L’inflation continuera de représenter une difficulté dans ces deux pays, même si nous nous attendons à une décélération substantielle de l’inflation dans les 18 prochains mois. Compte tenu des chiffres les plus récents de juillet, soit 8,5 % aux États‑Unis et 7,6 % au Canada, même si son rythme devait se ralentir substantiellement, l’inflation se situerait toujours nettement au‑delà des cibles jusqu’à la fin de 2023. D’après nos prévisions, nous nous attendons à ce que l’inflation s’établisse l’an prochain à une moyenne de 4,4 % aux États‑Unis et de 3,8 % au Canada. D’abondantes statistiques pointent une inversion de certains facteurs qui ont fait grimper l’inflation dans les derniers trimestres; c’est pourquoi nous avons plus l’assurance que la dynamique de l’inflation est en train de basculer. Or, il est absolument évident que les marchés du travail restent excessivement tendus et que les pressions sur les salaires sont de plus en plus fortes. À terme, notre point de vue sur l’inflation est en train de basculer : les facteurs mondiaux cèdent la place à l’évolution de la conjoncture des marchés du travail.

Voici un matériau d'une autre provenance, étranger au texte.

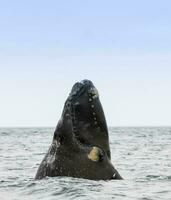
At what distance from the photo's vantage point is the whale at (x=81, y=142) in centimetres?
1114

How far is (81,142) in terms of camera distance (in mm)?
11461

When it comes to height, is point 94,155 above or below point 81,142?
below

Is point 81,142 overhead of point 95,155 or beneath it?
overhead

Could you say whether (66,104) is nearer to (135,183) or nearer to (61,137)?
(61,137)

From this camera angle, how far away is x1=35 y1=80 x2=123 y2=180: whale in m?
11.1

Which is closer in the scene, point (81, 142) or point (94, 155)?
point (94, 155)

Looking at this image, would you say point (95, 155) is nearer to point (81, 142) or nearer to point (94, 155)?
point (94, 155)

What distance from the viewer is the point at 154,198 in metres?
11.1

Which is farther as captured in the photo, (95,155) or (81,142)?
(81,142)

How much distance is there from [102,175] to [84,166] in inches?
15.2

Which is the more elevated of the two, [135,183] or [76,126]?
[76,126]

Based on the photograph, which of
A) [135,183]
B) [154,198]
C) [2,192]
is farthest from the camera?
[135,183]

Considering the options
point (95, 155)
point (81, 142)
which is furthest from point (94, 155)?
point (81, 142)

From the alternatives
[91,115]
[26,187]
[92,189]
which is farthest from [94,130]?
[26,187]
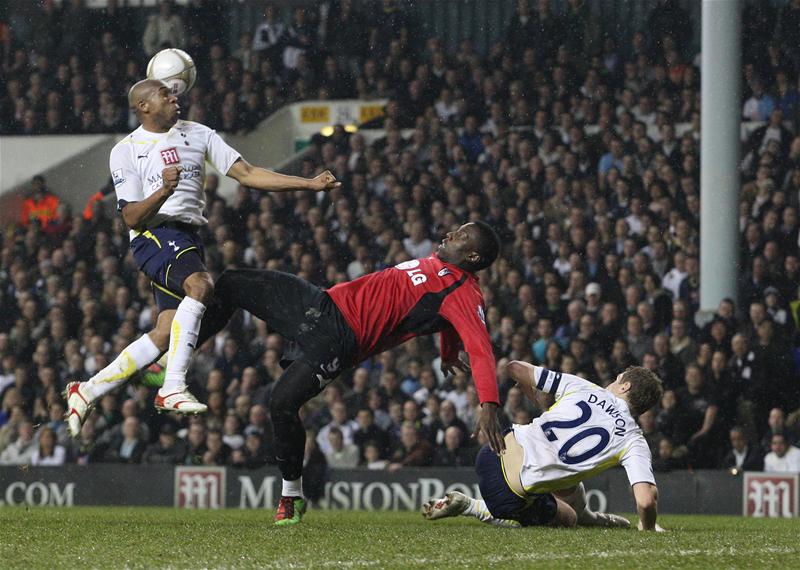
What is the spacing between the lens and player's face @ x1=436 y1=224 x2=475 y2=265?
752 cm

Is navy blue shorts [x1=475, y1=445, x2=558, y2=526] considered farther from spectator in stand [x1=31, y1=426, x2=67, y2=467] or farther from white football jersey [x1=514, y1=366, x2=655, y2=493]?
spectator in stand [x1=31, y1=426, x2=67, y2=467]

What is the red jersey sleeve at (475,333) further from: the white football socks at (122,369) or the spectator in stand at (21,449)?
the spectator in stand at (21,449)

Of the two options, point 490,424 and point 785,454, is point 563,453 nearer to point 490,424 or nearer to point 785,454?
point 490,424

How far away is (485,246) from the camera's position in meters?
7.55

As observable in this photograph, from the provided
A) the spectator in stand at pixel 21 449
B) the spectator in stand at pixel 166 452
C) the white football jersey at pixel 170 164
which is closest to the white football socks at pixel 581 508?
the white football jersey at pixel 170 164

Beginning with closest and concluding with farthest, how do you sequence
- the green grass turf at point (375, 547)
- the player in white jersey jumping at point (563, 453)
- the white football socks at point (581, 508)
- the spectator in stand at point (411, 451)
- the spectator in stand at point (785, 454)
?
the green grass turf at point (375, 547) → the player in white jersey jumping at point (563, 453) → the white football socks at point (581, 508) → the spectator in stand at point (785, 454) → the spectator in stand at point (411, 451)

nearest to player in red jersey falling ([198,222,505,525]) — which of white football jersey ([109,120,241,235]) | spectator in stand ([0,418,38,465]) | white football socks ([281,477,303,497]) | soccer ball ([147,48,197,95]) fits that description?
white football socks ([281,477,303,497])

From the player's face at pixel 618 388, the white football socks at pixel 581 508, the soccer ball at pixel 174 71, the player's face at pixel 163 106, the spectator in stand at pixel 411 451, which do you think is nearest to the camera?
the player's face at pixel 618 388

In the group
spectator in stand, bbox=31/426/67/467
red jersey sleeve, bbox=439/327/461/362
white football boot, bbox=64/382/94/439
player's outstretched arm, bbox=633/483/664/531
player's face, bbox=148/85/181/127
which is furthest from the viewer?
spectator in stand, bbox=31/426/67/467

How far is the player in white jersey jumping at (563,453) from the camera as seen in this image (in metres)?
6.97

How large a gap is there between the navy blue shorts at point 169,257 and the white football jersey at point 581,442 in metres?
2.08

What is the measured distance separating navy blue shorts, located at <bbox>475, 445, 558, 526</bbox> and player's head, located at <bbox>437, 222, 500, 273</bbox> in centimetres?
102

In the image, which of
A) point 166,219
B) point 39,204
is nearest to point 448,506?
point 166,219

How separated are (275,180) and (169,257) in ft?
2.37
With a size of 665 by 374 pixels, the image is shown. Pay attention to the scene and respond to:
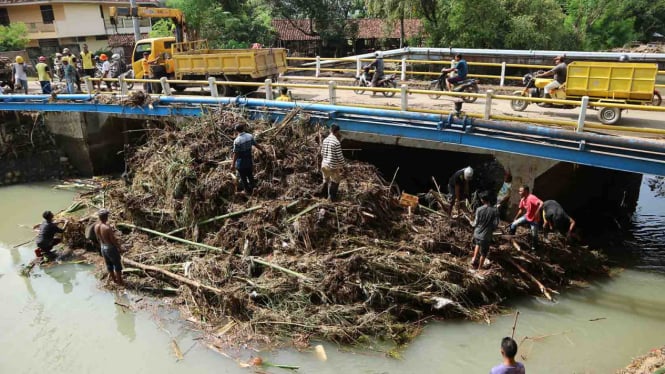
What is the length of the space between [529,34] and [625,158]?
17062mm

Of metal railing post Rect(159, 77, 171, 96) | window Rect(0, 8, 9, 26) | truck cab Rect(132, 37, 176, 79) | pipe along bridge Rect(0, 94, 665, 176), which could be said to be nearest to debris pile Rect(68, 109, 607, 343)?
pipe along bridge Rect(0, 94, 665, 176)

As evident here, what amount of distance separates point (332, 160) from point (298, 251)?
6.01 ft

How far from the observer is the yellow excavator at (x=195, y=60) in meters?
14.7

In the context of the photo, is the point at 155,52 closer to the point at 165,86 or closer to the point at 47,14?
the point at 165,86

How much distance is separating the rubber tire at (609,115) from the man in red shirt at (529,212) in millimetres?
2570

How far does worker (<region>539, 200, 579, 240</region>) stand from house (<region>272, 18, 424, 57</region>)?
24862mm

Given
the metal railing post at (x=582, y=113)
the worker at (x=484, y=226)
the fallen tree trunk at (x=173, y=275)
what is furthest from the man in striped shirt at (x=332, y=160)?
the metal railing post at (x=582, y=113)

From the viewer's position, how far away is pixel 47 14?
34.7 metres

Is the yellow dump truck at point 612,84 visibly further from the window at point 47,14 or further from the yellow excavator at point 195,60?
the window at point 47,14

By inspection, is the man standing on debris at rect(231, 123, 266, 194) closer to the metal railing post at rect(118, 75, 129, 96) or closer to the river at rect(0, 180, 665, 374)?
the river at rect(0, 180, 665, 374)

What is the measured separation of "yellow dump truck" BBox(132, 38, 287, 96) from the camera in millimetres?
14695

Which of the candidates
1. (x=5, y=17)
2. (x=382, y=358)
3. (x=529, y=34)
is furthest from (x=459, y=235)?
(x=5, y=17)

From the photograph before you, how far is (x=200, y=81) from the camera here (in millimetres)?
14875

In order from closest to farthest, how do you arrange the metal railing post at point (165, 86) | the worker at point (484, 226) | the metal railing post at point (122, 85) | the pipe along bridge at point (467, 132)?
the worker at point (484, 226) < the pipe along bridge at point (467, 132) < the metal railing post at point (165, 86) < the metal railing post at point (122, 85)
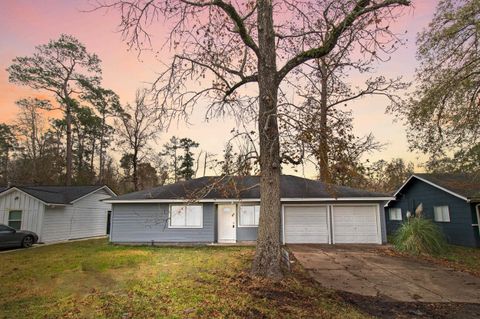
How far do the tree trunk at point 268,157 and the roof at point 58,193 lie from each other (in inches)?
555

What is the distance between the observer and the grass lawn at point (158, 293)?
4.82 m

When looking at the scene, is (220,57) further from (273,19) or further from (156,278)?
(156,278)

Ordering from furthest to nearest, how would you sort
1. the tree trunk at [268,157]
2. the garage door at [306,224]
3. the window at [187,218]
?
the window at [187,218] → the garage door at [306,224] → the tree trunk at [268,157]

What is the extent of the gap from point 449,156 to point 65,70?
26.5 m


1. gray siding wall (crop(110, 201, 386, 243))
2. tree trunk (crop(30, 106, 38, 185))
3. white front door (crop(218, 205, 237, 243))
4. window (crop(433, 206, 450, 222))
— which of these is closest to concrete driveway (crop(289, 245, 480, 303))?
gray siding wall (crop(110, 201, 386, 243))

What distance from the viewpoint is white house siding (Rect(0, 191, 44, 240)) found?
15797 mm

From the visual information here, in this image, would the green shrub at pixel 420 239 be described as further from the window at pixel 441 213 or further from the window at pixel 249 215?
the window at pixel 249 215

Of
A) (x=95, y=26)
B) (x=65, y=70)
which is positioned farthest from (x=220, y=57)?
(x=65, y=70)

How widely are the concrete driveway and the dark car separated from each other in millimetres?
13262

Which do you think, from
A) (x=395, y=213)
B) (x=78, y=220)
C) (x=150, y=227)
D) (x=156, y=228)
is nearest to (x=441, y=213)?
(x=395, y=213)

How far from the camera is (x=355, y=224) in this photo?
47.7 ft

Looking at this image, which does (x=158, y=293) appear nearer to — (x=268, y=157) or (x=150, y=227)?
(x=268, y=157)

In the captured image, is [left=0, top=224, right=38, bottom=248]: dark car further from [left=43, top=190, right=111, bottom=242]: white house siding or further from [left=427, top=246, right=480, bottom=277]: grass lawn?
[left=427, top=246, right=480, bottom=277]: grass lawn

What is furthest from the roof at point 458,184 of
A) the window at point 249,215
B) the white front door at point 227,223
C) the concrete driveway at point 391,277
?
the white front door at point 227,223
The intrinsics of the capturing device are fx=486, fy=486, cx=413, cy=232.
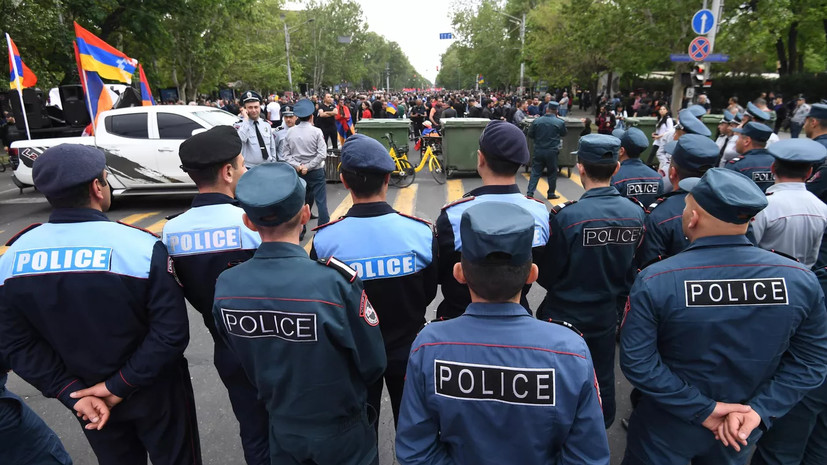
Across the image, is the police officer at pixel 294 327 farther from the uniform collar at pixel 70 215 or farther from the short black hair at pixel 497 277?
the uniform collar at pixel 70 215

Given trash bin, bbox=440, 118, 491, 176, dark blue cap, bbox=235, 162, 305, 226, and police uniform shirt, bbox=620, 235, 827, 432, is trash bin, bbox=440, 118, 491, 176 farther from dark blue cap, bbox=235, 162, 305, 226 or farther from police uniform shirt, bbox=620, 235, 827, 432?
dark blue cap, bbox=235, 162, 305, 226

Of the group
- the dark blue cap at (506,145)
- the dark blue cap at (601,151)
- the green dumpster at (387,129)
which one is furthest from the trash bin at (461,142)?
the dark blue cap at (506,145)

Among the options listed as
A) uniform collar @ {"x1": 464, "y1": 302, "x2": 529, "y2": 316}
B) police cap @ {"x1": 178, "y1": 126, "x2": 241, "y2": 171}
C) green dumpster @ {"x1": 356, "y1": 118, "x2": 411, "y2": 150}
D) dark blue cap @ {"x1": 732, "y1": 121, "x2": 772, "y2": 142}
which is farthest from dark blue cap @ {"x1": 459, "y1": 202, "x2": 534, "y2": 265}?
green dumpster @ {"x1": 356, "y1": 118, "x2": 411, "y2": 150}

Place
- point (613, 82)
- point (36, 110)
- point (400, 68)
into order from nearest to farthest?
point (36, 110) → point (613, 82) → point (400, 68)

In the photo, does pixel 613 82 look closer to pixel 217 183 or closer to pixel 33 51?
pixel 33 51

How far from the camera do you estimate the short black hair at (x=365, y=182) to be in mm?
2422

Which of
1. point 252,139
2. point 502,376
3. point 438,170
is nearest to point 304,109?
point 252,139

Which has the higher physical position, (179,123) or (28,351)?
(179,123)

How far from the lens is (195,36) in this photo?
24812 millimetres

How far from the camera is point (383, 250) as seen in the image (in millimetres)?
2307

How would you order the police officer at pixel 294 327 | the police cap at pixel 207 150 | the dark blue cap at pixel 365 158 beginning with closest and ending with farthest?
the police officer at pixel 294 327, the dark blue cap at pixel 365 158, the police cap at pixel 207 150

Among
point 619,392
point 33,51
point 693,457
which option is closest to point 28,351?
point 693,457

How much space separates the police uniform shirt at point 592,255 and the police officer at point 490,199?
5.3 inches

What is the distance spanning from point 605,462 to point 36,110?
16590mm
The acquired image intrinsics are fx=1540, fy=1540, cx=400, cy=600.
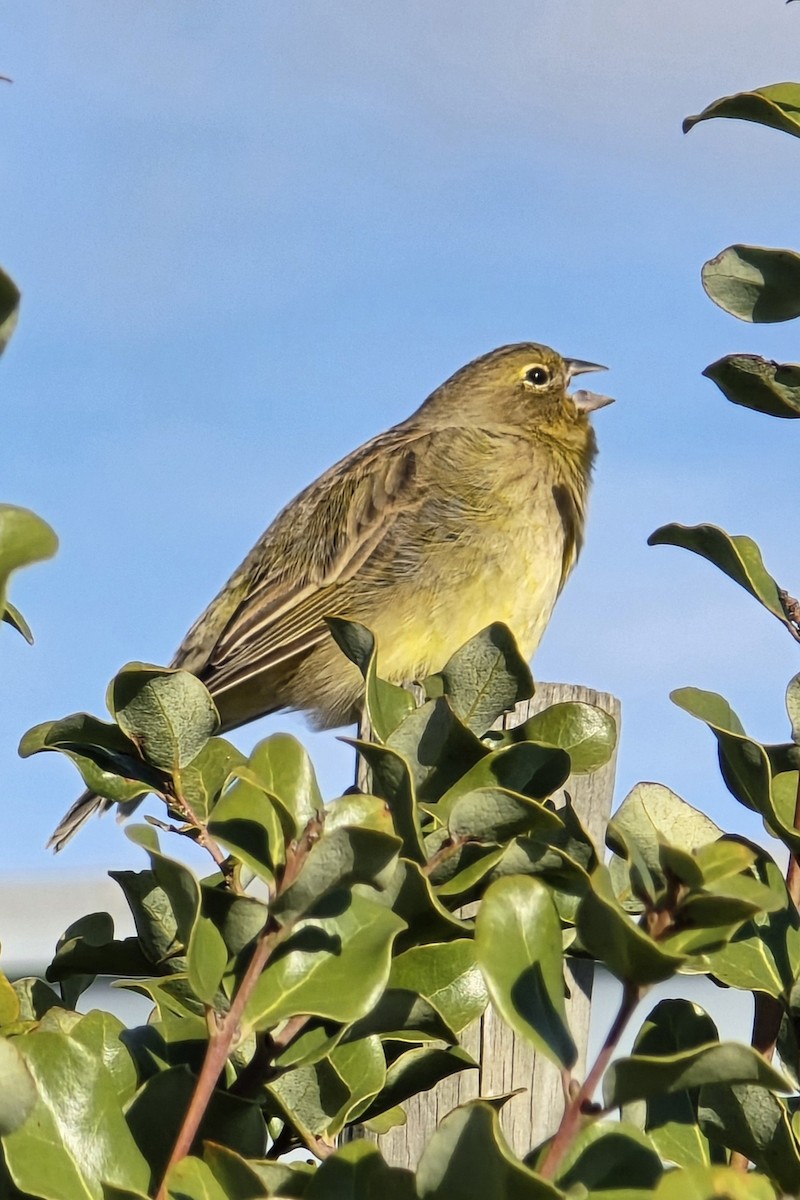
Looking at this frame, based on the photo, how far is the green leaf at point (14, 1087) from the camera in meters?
0.80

La conjoncture inflationniste justifie d’autres hausses du taux directeur. Au Canada, nous estimons qu’une autre hausse de 50 points de base est nécessaire en octobre et que la BdC mettra fin à son cycle de durcissement à 3,75 %, en gardant à ce niveau les paramètres de son taux directeur jusqu’à la fin de l’an prochain. Aux États‑Unis, nous nous attendons à un autre durcissement de 100 points de base d’ici la réunion de novembre; les taux resteront ensuite fixés à 3,50 % jusqu’à la fin de 2023. Dans ces deux pays, les banques centrales s’attendent à cesser de hausser les taux bien avant que l’inflation revienne sur la cible. Si les taux directeurs se stabilisent longtemps avant que l’inflation revienne sur la cible, nous croyons que la marge prévue pour le durcissement sera suffisante pour faire baisser l’inflation dans les prochaines années, ce qui correspond à la durée type qu’il faut compter pour que la politique monétaire produise tout son impact sur l’inflation. Les risques sont orientés à la hausse pour les taux directeurs, puisqu’ils dépendent de la confirmation prochaine que l’inflation se ralentit effectivement. Si ce ralentissement n’est pas confirmé bientôt, il se pourrait que nous devions reconsidérer nos points de vue sur les taux directeurs terminaux dans les deux pays.